The central question of the modern, platform-driven internet is: Who are you?
The platform economy, from Amazon to Uber, is built on this type of surveillance capitalism: who’s driving your car or who is riding in it; who’s delivering your food or who is eating it; who’s staying at your place or who’s renting it to you; who is searching for what; who is friends who whom; who likes what. What the platform economy therefore detests is not knowing who you are.
“The days of having a different image for your work friends or co-workers and for the other people you know are probably coming to an end pretty quickly,” Facebook CEO Mark Zuckerberg said in 2010. “Having two identities for yourself is an example of a lack of integrity.”
A cursory glance at the internet eight years later seems to bear this out. Anonymity is the refuge of the nameless, faceless Twitter trolls who doxx unwitting victims. Anonymity is behind the crank phone call that sends a SWAT team to your house. Anonymity fuels the racist and misogynistic posts of 4Chan, which spiral outward into the rest of the internet with bizarre and frightening consequences. Anonymous is the name of a disruptive collective at the center of hacks and denial-of-service attacks.
And since 2010, the majority of us have taken active measures to avoid anonymity. We plug our names, faces, birthplaces and dates, and those of our children; our likes and dislikes; our vacation photos, consumption patterns, and political affiliations into a server. We display them in various combinations on a number of platforms, dependent on the service they offer. We do this to be validated by the platform, and thus, increasingly, validated outside it. And we do this because we have been convinced that non-anonymity is equal to authenticity.
This has led us to where we are today, faced with the insatiable demand to find a mystery woman from an airplane. The logic of surveillance capitalism creates that demand. In the society we’ve created, the question “Who are you?” cannot go unanswered.
If privacy has truly disappeared, then there is only one option available for escape from surveillance capitalism, however briefly. We must reclaim as personal ground the territory that the system has declared a no-go zone: anonymity.
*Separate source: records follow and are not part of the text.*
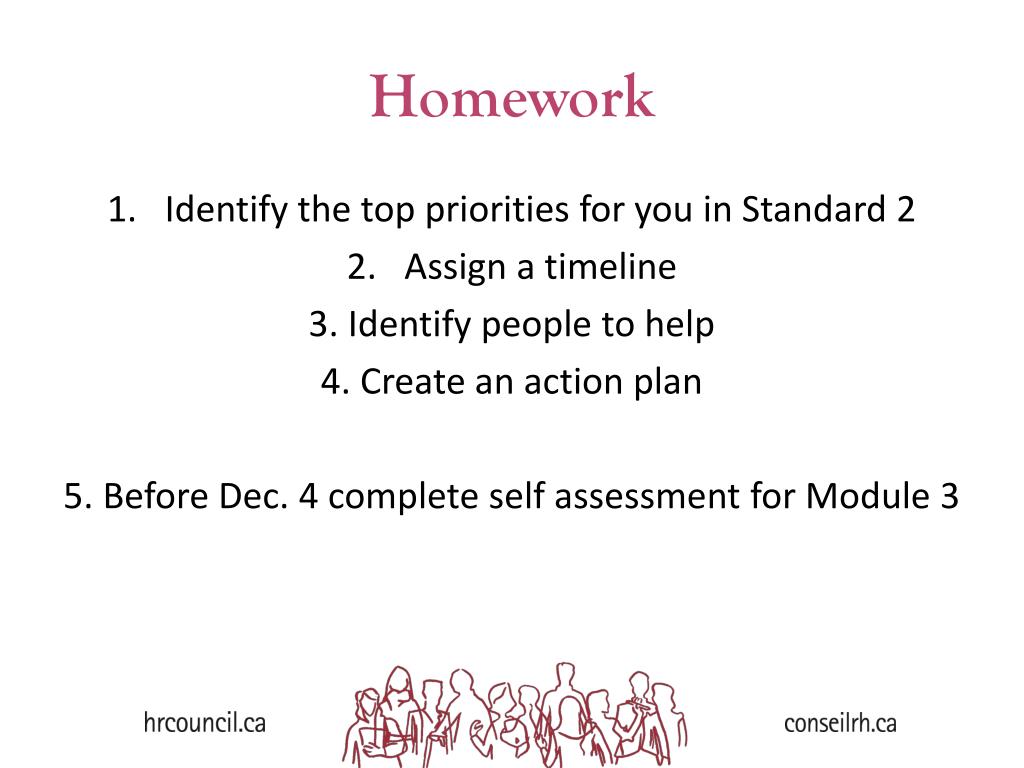 Homework

1. Identify the top priorities for you in Standard 2
2. Assign a timeline
3. Identify people to help
4. Create an action plan

5. Before Dec. 4 complete self assessment for Module 3

hrcouncil.ca

conseilrh.ca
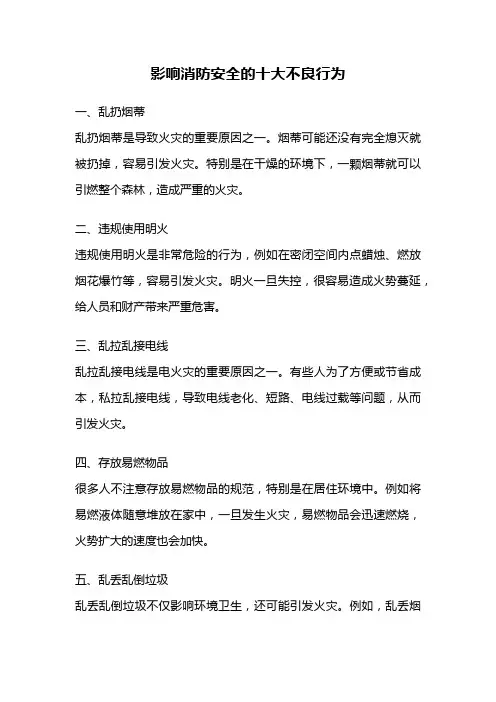 影响消防安全的十大不良行为

一、乱扔烟蒂

乱扔烟蒂是导致火灾的重要原因之一。烟蒂可能还没有完全熄灭就被扔掉，容易引发火灾。特别是在干燥的环境下，一颗烟蒂就可以引燃整个森林，造成严重的火灾。

二、违规使用明火

违规使用明火是非常危险的行为，例如在密闭空间内点蜡烛、燃放烟花爆竹等，容易引发火灾。明火一旦失控，很容易造成火势蔓延，给人员和财产带来严重危害。

三、乱拉乱接电线

乱拉乱接电线是电火灾的重要原因之一。有些人为了方便或节省成本，私拉乱接电线，导致电线老化、短路、电线过载等问题，从而引发火灾。

四、存放易燃物品

很多人不注意存放易燃物品的规范，特别是在居住环境中。例如将易燃液体随意堆放在家中，一旦发生火灾，易燃物品会迅速燃烧，火势扩大的速度也会加快。

五、乱丢乱倒垃圾

乱丢乱倒垃圾不仅影响环境卫生，还可能引发火灾。例如，乱丢烟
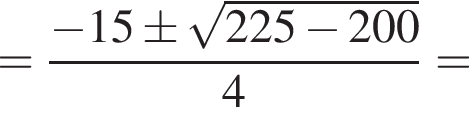 $= \frac{-15 \pm \sqrt{225 - 200}}{4} =$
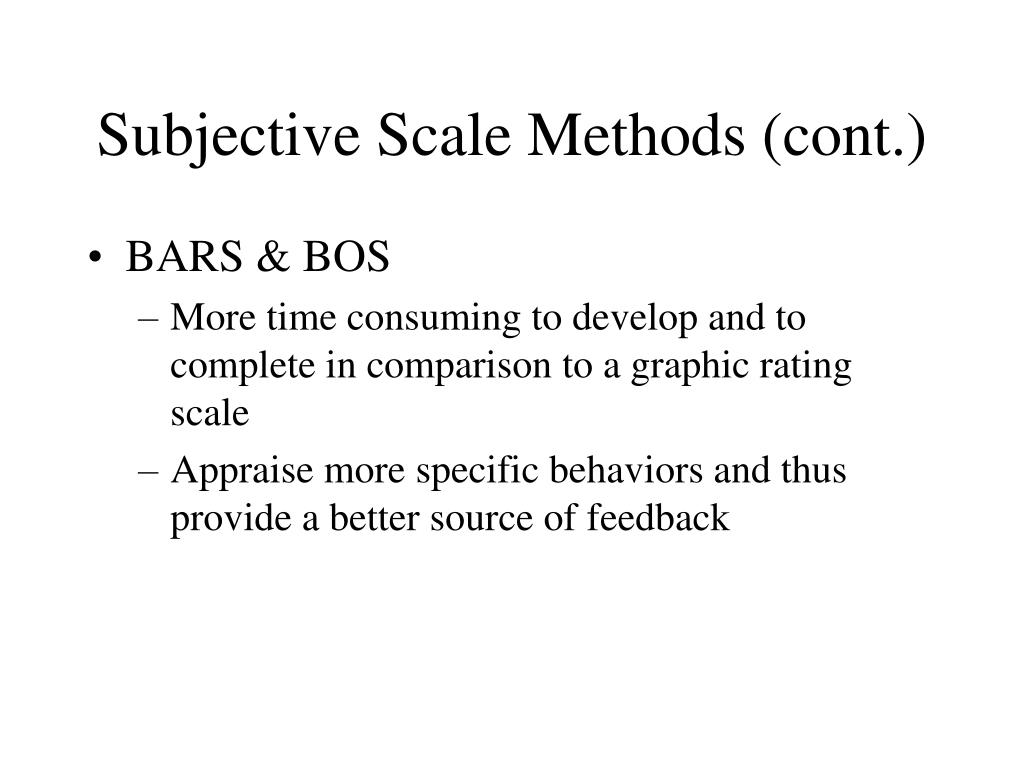 Subjective Scale Methods (cont.)

• BARS & BOS

– More time consuming to develop and to complete in comparison to a graphic rating scale

– Appraise more specific behaviors and thus provide a better source of feedback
What we forget, or are constantly nudged by the platforms to forget, is this: though anonymity can allow for terrible actions to take place, anonymity is not, in itself, a terrible thing. Rather, it is a neutral state that allows for both good and bad. We are reminded so often of the bad things that the good is drowned out. But the good aspects of anonymity are now perhaps even more fundamentally important than privacy.
Because the good things about anonymity allow us to actually be free.